The United Nations has warned that ongoing fighting between rivaling forces in Sudan has plunged the humanitarian situation of the impoverished nation from critical to catastrophic. 

Two senior UN officials, who just returned from Sudan, painted a sad picture of devastation and suffering in the country where a power struggle between the Sudanese Army and the paramilitary Rapid Support Forces (RSF) has left 24 million people in need of food and other assistance.

The humanitarian crisis in Sudan has plummeted to a catastrophic situation, according to reports by Eden Worsornu, director of operations for the UN humanitarian agency, and Ted Chaiban, deputy executive director of the UN children’s agency UNICEF.

“Before the war erupted on the 15th of April, Sudan was already grappling with a humanitarian crisis,” Chaiban said on Friday. “Now, more than 110 days of brutal fighting have turned the crisis into a catastrophe, threatening the lives and futures of a generation of children and young people who make up over 70 percent of the population.”

Chaiban said 24 million people need food and other humanitarian aid, including 14 million children, a number equivalent to every single child in Colombia, France, Germany and Thailand,

Worsornu said the lives of millions of people “have been shattered by relentless violence.”

She said people who have fled the fighting in the capital of Khartoum and the southern Kordofan and western Darfur regions face threats of attacks, sexual violence and death, amid scorching heat up to 48 degrees Celsius.

Now “it is worse than it was in 2004” when Arab militias used to stage attacks on people of Central or East African ethnicities, Worsornu said.

On Wednesday, the United Nations Office for the Coordination of Humanitarian Affairs (OCHA) issued a warning that 6.3 million people in Sudan were now one step away from famine and over 20 million people were facing high levels of acute food insecurity.

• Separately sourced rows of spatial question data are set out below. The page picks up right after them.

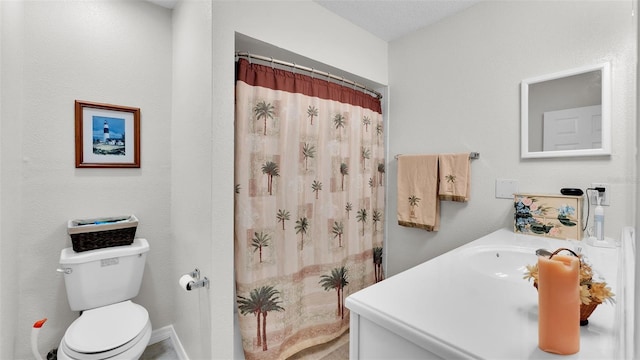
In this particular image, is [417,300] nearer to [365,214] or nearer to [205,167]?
[205,167]

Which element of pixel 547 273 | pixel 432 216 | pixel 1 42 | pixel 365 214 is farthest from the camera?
pixel 365 214

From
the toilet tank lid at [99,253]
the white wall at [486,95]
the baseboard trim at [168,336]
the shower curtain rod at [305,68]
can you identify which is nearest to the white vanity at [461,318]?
the white wall at [486,95]

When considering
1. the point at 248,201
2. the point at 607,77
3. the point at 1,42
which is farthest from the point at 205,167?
the point at 607,77

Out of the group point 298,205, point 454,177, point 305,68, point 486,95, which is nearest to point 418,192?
point 454,177

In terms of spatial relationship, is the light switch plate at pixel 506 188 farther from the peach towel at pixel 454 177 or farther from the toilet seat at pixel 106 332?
the toilet seat at pixel 106 332

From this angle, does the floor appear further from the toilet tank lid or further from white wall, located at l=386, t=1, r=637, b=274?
white wall, located at l=386, t=1, r=637, b=274

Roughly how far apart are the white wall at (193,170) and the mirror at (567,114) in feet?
5.96

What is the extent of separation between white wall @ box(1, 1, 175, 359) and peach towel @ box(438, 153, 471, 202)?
80.8 inches

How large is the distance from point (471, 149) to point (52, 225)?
9.05ft

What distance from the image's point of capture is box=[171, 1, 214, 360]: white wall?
4.44 feet

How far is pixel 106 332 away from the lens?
138 cm

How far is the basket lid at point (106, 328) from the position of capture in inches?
50.7

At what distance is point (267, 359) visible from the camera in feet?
5.20

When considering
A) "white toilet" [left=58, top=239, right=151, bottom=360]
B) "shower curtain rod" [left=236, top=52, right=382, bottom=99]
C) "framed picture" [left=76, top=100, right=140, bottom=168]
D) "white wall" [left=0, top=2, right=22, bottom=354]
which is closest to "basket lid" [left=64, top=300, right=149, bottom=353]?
"white toilet" [left=58, top=239, right=151, bottom=360]
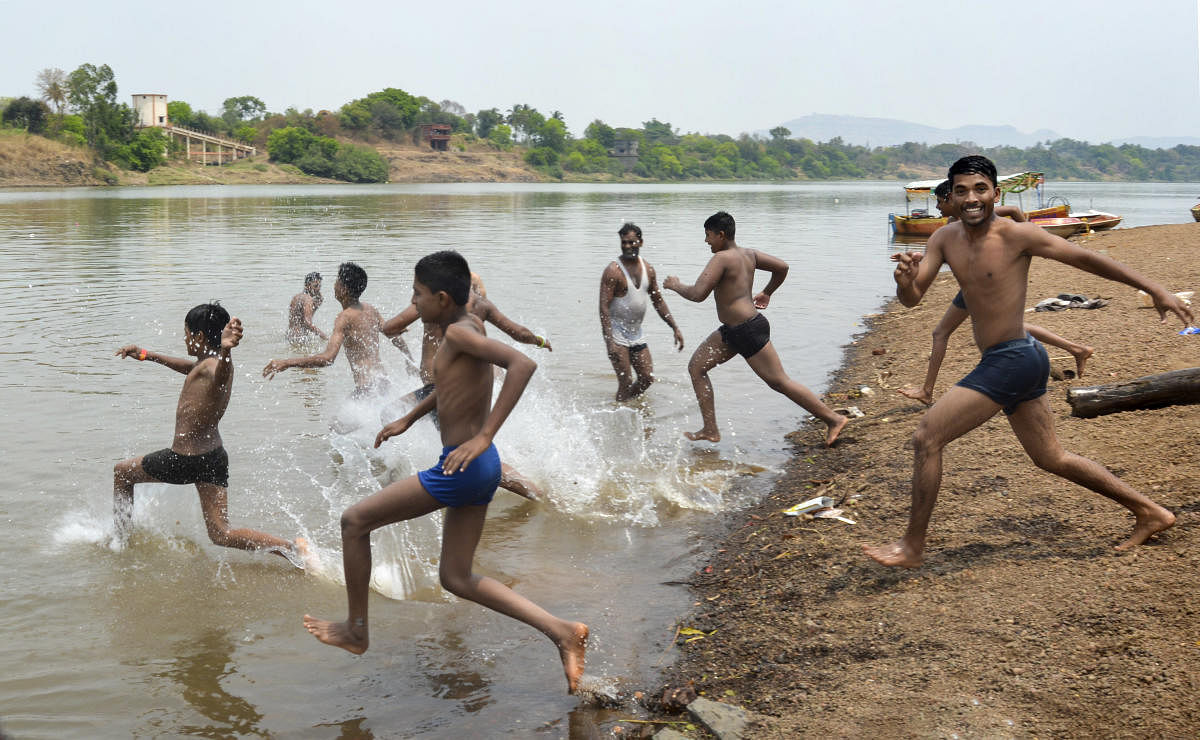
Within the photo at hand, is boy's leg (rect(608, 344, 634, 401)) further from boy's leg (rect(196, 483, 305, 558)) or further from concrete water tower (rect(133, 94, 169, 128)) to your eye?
concrete water tower (rect(133, 94, 169, 128))

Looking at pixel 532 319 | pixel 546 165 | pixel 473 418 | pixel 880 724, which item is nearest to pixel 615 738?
pixel 880 724

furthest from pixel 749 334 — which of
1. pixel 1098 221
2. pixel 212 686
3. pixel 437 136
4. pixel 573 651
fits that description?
pixel 437 136

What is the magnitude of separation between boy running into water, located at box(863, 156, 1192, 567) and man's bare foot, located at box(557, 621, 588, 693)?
1470 millimetres

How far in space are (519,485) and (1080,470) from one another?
3.63 meters

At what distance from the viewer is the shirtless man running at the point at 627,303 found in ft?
29.2

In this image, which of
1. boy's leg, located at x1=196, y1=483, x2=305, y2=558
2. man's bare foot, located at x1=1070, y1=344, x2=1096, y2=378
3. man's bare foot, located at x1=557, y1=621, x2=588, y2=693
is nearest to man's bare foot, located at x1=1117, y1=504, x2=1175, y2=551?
man's bare foot, located at x1=557, y1=621, x2=588, y2=693

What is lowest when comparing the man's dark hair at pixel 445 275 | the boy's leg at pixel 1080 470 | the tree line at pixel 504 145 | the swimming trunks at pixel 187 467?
the swimming trunks at pixel 187 467

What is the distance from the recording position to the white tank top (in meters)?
8.98

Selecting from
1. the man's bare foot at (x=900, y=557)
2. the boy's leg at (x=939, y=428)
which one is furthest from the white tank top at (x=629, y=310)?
the boy's leg at (x=939, y=428)

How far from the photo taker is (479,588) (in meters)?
4.08

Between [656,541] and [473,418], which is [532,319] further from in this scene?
[473,418]

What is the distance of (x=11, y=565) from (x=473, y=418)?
11.7 feet

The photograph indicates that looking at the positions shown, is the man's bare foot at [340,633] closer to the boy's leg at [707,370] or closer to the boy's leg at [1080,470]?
the boy's leg at [1080,470]

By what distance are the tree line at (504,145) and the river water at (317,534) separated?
77.2 meters
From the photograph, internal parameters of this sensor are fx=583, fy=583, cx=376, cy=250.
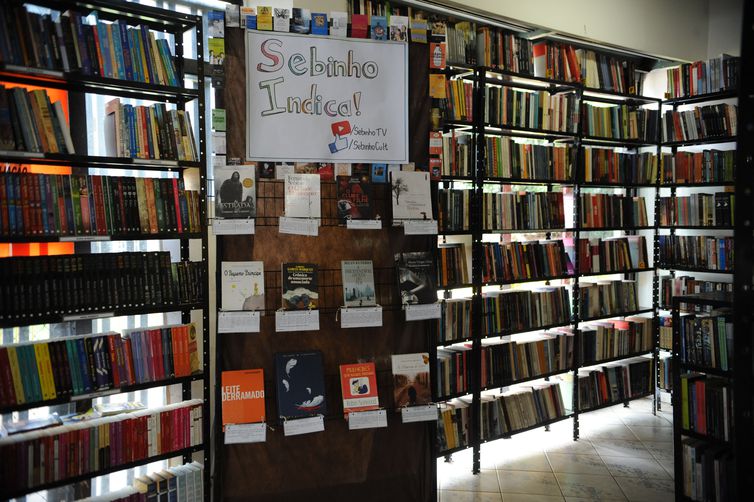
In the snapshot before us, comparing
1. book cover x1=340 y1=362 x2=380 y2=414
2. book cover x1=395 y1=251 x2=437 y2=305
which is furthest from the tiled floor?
book cover x1=395 y1=251 x2=437 y2=305

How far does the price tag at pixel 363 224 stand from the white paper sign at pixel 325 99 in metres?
0.31

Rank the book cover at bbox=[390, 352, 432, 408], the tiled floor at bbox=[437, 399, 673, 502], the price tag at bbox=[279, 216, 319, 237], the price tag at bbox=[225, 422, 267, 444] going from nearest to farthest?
1. the price tag at bbox=[225, 422, 267, 444]
2. the price tag at bbox=[279, 216, 319, 237]
3. the book cover at bbox=[390, 352, 432, 408]
4. the tiled floor at bbox=[437, 399, 673, 502]

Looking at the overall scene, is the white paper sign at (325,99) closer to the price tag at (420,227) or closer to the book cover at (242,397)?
the price tag at (420,227)

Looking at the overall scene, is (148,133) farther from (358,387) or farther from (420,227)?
(358,387)

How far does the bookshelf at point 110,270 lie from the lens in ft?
8.23

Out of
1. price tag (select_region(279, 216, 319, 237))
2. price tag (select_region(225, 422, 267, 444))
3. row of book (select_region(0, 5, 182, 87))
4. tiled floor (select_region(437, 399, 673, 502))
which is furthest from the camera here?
tiled floor (select_region(437, 399, 673, 502))

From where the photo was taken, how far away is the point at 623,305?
519 cm

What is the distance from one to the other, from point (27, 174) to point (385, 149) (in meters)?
1.61

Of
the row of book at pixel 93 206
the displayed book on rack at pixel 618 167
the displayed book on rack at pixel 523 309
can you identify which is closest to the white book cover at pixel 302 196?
the row of book at pixel 93 206

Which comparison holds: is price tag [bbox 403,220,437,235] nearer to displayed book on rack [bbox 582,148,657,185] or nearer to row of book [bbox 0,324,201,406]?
row of book [bbox 0,324,201,406]

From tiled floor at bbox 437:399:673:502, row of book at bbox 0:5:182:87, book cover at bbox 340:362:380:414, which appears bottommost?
tiled floor at bbox 437:399:673:502

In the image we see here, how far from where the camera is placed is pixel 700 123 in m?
5.09

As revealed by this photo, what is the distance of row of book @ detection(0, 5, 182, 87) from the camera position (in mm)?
2426

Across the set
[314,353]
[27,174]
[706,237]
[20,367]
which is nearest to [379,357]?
[314,353]
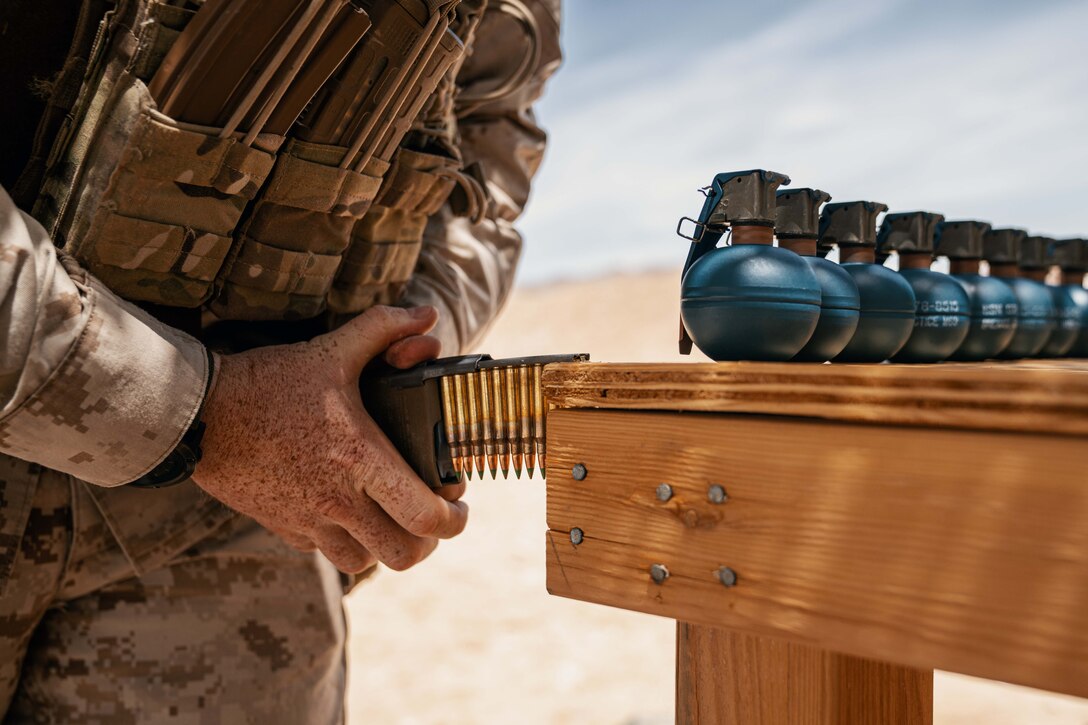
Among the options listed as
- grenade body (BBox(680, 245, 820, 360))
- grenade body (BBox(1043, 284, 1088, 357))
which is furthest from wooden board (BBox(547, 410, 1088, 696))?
grenade body (BBox(1043, 284, 1088, 357))

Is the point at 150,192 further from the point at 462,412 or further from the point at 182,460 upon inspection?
the point at 462,412

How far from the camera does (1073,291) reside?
5.46 ft

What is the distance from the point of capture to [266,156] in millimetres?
1259

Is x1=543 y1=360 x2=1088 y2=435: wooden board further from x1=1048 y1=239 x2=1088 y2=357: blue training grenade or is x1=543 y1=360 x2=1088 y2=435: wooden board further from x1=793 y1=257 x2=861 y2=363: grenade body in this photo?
x1=1048 y1=239 x2=1088 y2=357: blue training grenade

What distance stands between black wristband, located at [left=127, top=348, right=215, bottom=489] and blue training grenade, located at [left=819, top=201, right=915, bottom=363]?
829 mm

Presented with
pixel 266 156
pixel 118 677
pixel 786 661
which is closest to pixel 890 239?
pixel 786 661

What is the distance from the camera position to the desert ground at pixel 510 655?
331cm

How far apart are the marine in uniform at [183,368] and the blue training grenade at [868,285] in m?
0.60

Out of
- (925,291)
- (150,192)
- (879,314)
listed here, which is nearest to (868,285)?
(879,314)

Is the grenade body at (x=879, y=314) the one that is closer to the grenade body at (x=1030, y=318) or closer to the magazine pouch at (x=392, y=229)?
the grenade body at (x=1030, y=318)

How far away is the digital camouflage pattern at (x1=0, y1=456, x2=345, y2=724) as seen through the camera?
4.80 ft

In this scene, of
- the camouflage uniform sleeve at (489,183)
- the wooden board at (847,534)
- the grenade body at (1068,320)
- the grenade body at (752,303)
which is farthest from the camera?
the camouflage uniform sleeve at (489,183)

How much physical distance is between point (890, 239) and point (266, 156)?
0.89 metres

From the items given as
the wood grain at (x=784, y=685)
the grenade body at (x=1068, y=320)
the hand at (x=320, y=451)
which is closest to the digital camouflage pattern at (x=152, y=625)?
the hand at (x=320, y=451)
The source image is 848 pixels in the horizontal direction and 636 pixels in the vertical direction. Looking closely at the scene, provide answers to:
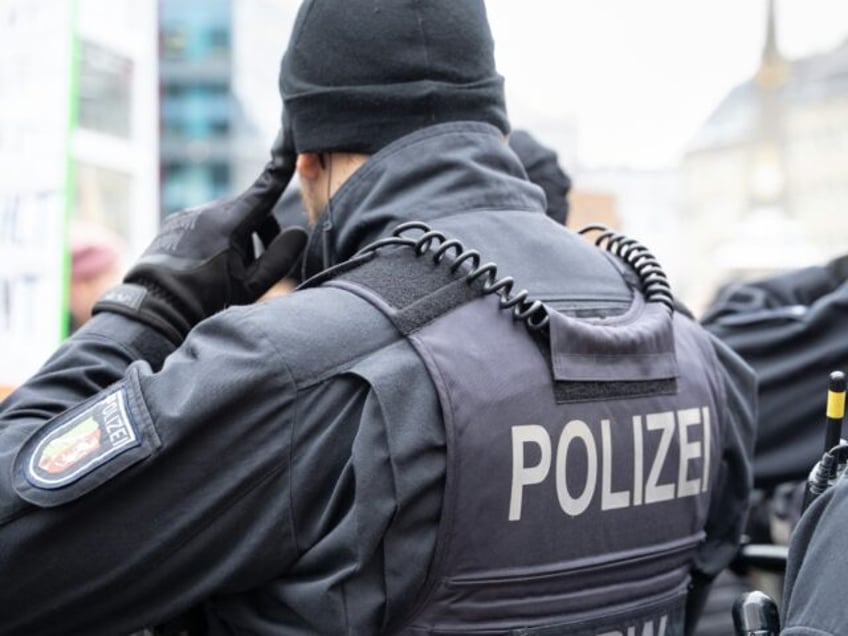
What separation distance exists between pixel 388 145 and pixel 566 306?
28 cm

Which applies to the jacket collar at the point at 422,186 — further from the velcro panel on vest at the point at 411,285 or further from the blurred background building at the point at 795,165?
the blurred background building at the point at 795,165

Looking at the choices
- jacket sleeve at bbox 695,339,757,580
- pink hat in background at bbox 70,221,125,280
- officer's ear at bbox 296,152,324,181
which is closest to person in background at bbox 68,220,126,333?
pink hat in background at bbox 70,221,125,280

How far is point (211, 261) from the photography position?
1.51 metres

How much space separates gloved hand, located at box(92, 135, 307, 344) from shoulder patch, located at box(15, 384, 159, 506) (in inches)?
8.3

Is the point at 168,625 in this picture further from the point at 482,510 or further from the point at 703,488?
A: the point at 703,488

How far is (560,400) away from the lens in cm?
131

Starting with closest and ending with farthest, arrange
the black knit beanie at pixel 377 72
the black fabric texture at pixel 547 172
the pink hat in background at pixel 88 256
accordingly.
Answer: the black knit beanie at pixel 377 72 < the black fabric texture at pixel 547 172 < the pink hat in background at pixel 88 256

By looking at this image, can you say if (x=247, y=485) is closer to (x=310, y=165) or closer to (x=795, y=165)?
(x=310, y=165)

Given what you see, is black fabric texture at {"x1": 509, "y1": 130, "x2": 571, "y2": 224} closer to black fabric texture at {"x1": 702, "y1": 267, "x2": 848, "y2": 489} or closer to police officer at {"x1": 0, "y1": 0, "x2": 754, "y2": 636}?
black fabric texture at {"x1": 702, "y1": 267, "x2": 848, "y2": 489}

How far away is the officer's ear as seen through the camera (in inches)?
59.3

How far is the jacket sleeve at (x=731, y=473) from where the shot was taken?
166cm

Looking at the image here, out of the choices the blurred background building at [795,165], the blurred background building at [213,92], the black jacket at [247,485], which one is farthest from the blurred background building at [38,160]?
the blurred background building at [795,165]

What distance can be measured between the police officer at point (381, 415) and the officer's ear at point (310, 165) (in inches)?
0.5

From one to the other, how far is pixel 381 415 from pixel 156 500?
0.76ft
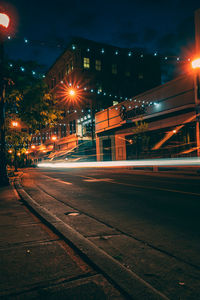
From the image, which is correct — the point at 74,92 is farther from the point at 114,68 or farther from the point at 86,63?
the point at 114,68

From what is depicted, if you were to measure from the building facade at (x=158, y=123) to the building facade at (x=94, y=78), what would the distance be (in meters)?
7.13

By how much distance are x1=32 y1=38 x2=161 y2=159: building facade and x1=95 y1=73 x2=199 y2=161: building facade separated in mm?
7128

Sudan’s catastrophic humanitarian situation began in mid-April over a power struggle between army chief, Abdel Fattah al-Burhan, and his former deputy, Mohamed Hamdan Dagalo, who commands the RSF.

More than 3,000 people have been killed and twice as many injured in the fighting, according to figures released by the Sudanese Health Ministry.

The international community, including the UN, the Arab League as well as many countries in the world has already urged the country’s two military leaders and their allies to stop the aggression and resolve their issues through dialog for the sake of the suffering Sudanese nation.